YOUR OBJECTIVE
Extract the lines starting with the one containing "Is bird's foot" and continuing through the end of the records, and repeat them word for word.

===============

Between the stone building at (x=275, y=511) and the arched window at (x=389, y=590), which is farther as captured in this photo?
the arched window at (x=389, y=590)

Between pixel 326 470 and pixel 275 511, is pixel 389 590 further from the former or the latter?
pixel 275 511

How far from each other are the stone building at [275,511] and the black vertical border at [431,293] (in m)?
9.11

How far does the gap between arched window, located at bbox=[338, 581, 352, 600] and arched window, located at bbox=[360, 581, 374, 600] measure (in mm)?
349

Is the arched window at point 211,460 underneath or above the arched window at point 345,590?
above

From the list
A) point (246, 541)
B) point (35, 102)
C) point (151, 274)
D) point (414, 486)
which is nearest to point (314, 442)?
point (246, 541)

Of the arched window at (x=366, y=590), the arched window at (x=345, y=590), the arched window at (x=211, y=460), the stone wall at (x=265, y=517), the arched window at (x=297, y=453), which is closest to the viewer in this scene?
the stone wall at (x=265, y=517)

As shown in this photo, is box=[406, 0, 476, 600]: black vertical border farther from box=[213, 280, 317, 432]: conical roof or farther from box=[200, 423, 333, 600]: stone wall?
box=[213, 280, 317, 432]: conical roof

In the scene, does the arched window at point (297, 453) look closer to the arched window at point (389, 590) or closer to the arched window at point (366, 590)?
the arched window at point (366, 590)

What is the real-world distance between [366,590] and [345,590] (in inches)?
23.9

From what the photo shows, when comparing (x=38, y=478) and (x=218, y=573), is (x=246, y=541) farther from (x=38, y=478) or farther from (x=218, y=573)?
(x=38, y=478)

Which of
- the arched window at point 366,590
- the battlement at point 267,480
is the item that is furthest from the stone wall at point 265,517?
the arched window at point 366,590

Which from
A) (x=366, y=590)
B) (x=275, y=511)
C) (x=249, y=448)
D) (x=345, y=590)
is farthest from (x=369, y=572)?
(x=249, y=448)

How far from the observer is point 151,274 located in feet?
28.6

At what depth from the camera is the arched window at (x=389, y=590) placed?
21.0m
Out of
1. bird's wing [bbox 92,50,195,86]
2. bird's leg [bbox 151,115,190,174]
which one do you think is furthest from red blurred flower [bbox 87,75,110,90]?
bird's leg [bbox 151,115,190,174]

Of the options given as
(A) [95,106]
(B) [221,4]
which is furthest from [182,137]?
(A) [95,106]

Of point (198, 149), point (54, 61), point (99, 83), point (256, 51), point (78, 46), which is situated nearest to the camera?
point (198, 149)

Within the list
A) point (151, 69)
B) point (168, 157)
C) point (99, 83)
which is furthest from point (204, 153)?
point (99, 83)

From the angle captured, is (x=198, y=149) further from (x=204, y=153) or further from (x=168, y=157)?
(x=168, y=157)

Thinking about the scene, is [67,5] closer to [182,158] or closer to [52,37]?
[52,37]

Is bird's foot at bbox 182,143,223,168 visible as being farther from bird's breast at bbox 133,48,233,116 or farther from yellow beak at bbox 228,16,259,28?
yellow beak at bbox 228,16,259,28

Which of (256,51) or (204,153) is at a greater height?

===============

RESPONSE FOR THIS EXERCISE
Is bird's foot at bbox 182,143,223,168 visible as being farther from bird's breast at bbox 133,48,233,116 or farther from yellow beak at bbox 228,16,259,28?
yellow beak at bbox 228,16,259,28

Which of (256,51) or (204,153) is at a greater height?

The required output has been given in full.